» ASSIGNMENT: The answer must be an exact printing of every record below, with the pictures omitted.

» THE RECORDS:
- - -

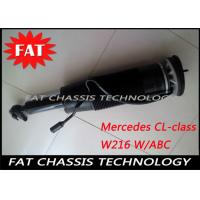 Best Active Body Control W221 W216 Shock Absorber for Mercedes S&CL Front Left and Right wholesale
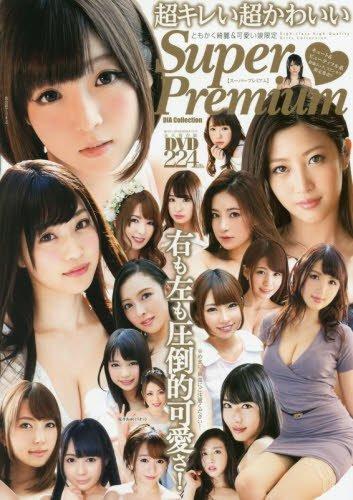 超キレイ♪超かわいい Super Premium (ダイアコレクション)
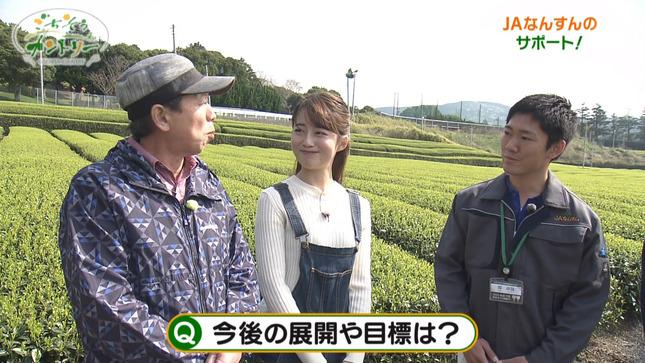 澤井志帆 ごちそうカントリー 11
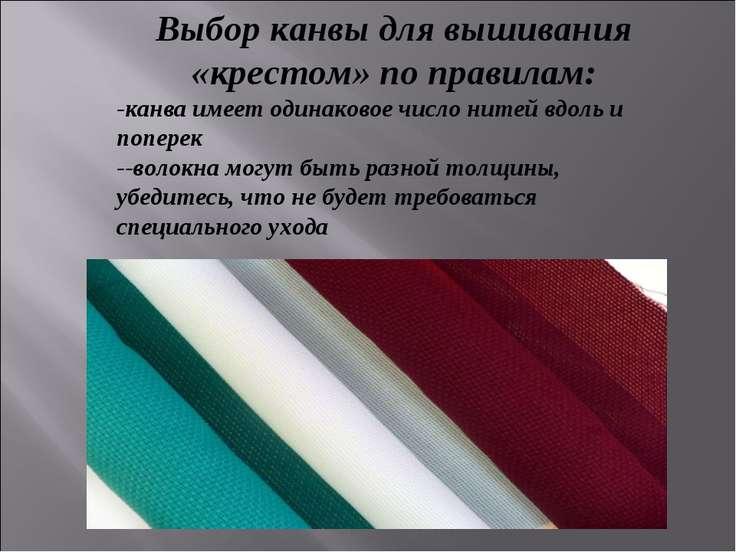 Выбор канвы для вышивания «крестом» по правилам: -канва имеет одинаковое числ...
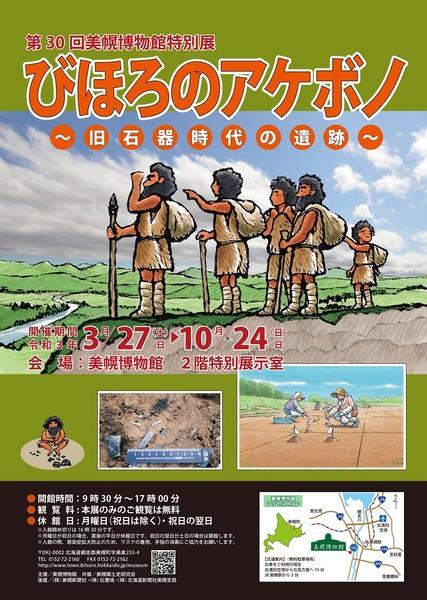 特別展「びほろのアケボノ~旧石器時代の遺跡~」美幌博物館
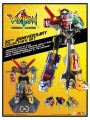 Toynami - 30th Anniversary Voltron Collectors Set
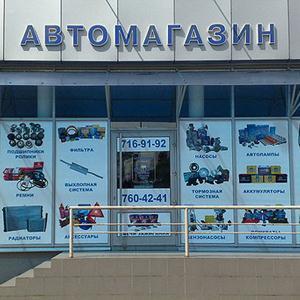 Автомагазины Владивостока
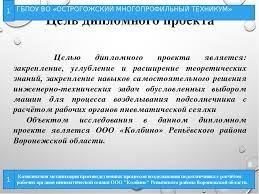 Образец презентации при защите диплома слайда 2 Цель дипломного проекта ГБПОУ ВО ОСТРОГОЖСКИЙ МНОГОПРОФИЛЬНЫЙ ТЕХНИКУМ 1 Ко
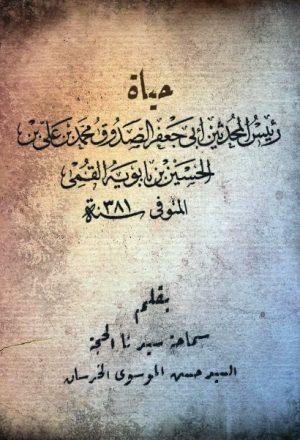 حياة رئيس المحدثين أبى جعفر محمد بن علي بن الحسين بن بابويه القمي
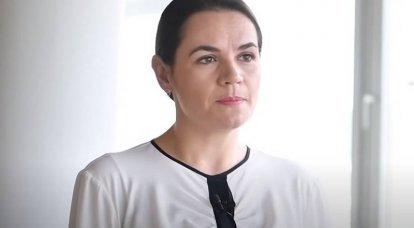 """स्वेतलाना टिकानकोवस्काया ने बेलारूस की """"छाया सरकार"""" का गठन शुरू किया"""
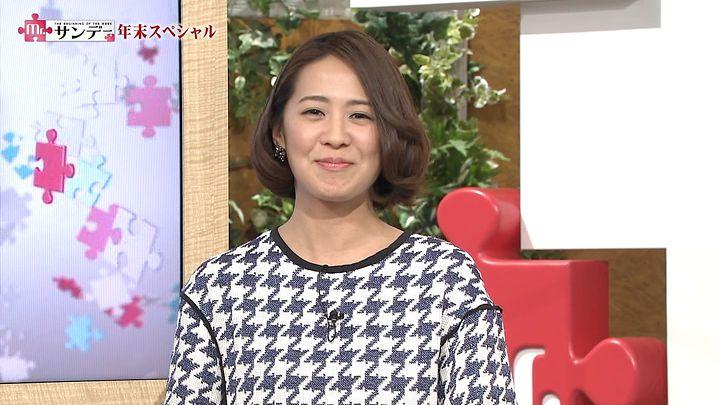 tsubakihara20141228_05.jpg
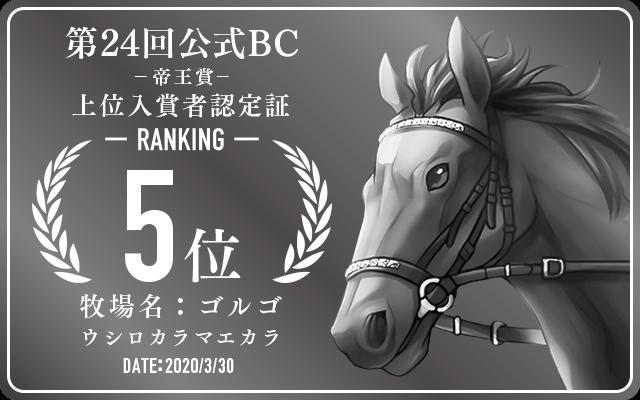 第24回公式BC 帝王賞 5位入賞者認定証 牧場:ゴルゴ 馬名:ウシロカラマエカラ 認定日:2020年3月30日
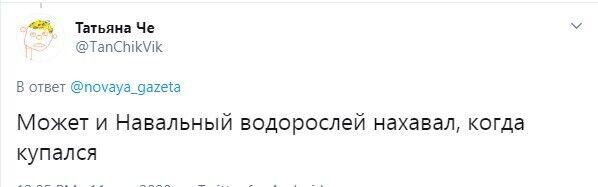 Отравление Навального связали тоже с водорослями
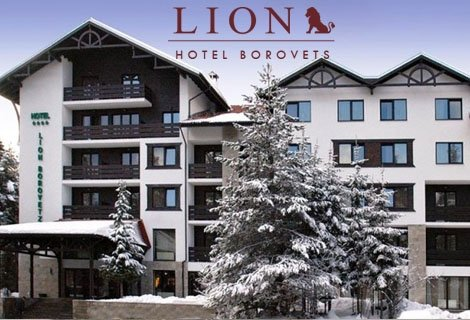 Зимна Ваканция в Хотел LION БОРОВЕЦ 4*! Нощувка със закуска и ВЕЧЕРЯ с включени напитки + Басейн, Фитнес и Трансфер до пистите за 145 лв. за ДВАМА + ДЕТЕ ДО 3.99 г. БЕЗПЛАТНО!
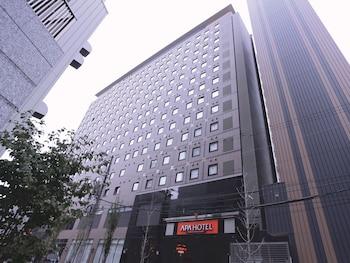 廣島站前奧哈希 APA 飯店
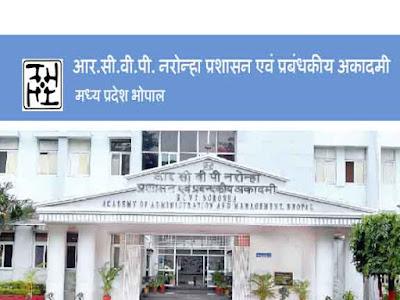 RCPV Ke Baare Me Jaankari  | आर.सी.वी.पी. नरोन्हा प्रशासन एवं प्रबंधकीय अकादमी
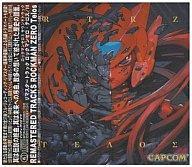 【中古】アニメ系CD ロックマンゼロ3 サウンドトラック -リマスタートラック ロックマンゼロ・テロス-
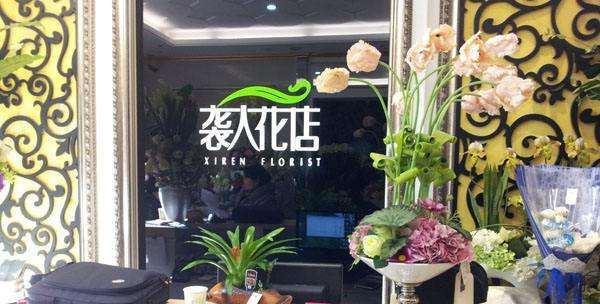 花店品牌VI设计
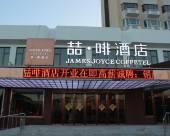 喆啡酒店(天津濱海新區于家堡高鐵站店)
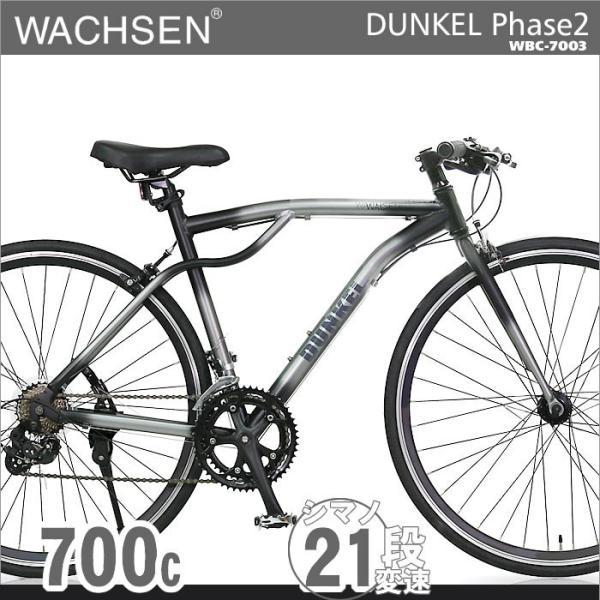 クロスバイク 700C  軽量 アルミフレーム 自転車 シマノ21段変速 WACHSEN ヴァクセン|lanran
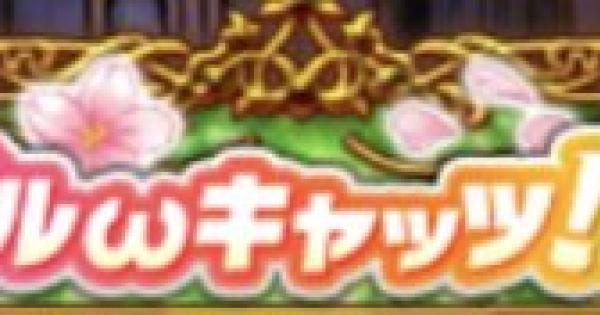【黒猫のウィズ】アイドルキャッツ2ガチャ登場精霊まとめ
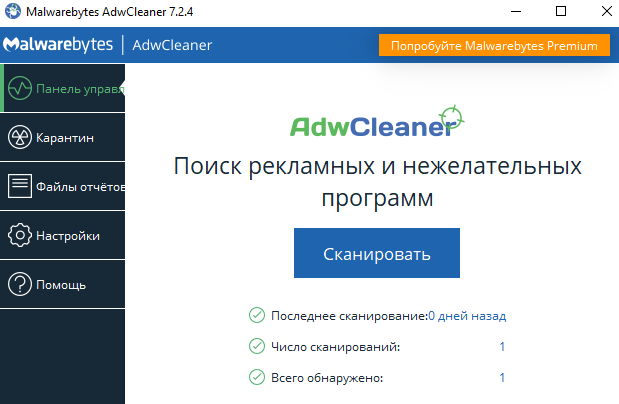 adwcleaner-kak-udalit-Majl-ru.png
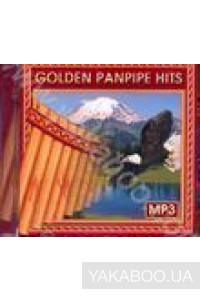 Фото - Сборник: Golden Panpipe Hits (mp3)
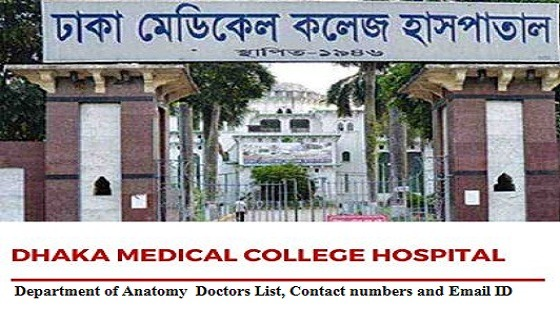 Dhaka medical college hospital anatomy doctors list and contact number.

- - -

» RESPONSE FOR THIS EXERCISE:
 Best Active Body Control W221 W216 Shock Absorber for Mercedes S&CL Front Left and Right wholesale
 超キレイ♪超かわいい Super Premium (ダイアコレクション)
 澤井志帆 ごちそうカントリー 11
 Выбор канвы для вышивания «крестом» по правилам: -канва имеет одинаковое числ...
 特別展「びほろのアケボノ~旧石器時代の遺跡~」美幌博物館
 Toynami - 30th Anniversary Voltron Collectors Set
 Автомагазины Владивостока
 Образец презентации при защите диплома слайда 2 Цель дипломного проекта ГБПОУ ВО ОСТРОГОЖСКИЙ МНОГОПРОФИЛЬНЫЙ ТЕХНИКУМ 1 Ко
 حياة رئيس المحدثين أبى جعفر محمد بن علي بن الحسين بن بابويه القمي
 """स्वेतलाना टिकानकोवस्काया ने बेलारूस की """"छाया सरकार"""" का गठन शुरू किया"""
 tsubakihara20141228_05.jpg
 第24回公式BC 帝王賞 5位入賞者認定証 牧場:ゴルゴ 馬名:ウシロカラマエカラ 認定日:2020年3月30日
 Отравление Навального связали тоже с водорослями
 Зимна Ваканция в Хотел LION БОРОВЕЦ 4*! Нощувка със закуска и ВЕЧЕРЯ с включени напитки + Басейн, Фитнес и Трансфер до пистите за 145 лв. за ДВАМА + ДЕТЕ ДО 3.99 г. БЕЗПЛАТНО!
 廣島站前奧哈希 APA 飯店
 RCPV Ke Baare Me Jaankari  | आर.सी.वी.पी. नरोन्हा प्रशासन एवं प्रबंधकीय अकादमी
 【中古】アニメ系CD ロックマンゼロ3 サウンドトラック -リマスタートラック ロックマンゼロ・テロス-
 花店品牌VI设计
 喆啡酒店(天津濱海新區于家堡高鐵站店)
 クロスバイク 700C  軽量 アルミフレーム 自転車 シマノ21段変速 WACHSEN ヴァクセン|lanran
【黒猫のウィズ】アイドルキャッツ2ガチャ登場精霊まとめ
 adwcleaner-kak-udalit-Majl-ru.png
 Фото - Сборник: Golden Panpipe Hits (mp3)
 Dhaka medical college hospital anatomy doctors list and contact number.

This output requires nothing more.